Species of New World monkey

Stephen Nash's titi monkey (Plecturocebus stephennashi), also known as just Nash's titi or Stephen Nash's monkey, is a species of titi monkey, a type of New World monkey, endemic to the eastern bank of the Purus River in Brazil. It was discovered by Marc van Roosmalen in 2001 when local fishermen brought specimens to his breeding center.
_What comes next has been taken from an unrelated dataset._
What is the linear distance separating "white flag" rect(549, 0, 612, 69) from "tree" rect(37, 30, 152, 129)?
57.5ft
It was described in 2002. It was named in honor of Stephen D. Nash, an illustrator for Conservation International, the organization that funded van Roosmalen's work. The monkey is largely silver with a black forehead and red sideburns and chest, as well as on the underside of the species' limbs. It is 28 inches long, although 17 inches is taken up by the titi's tail.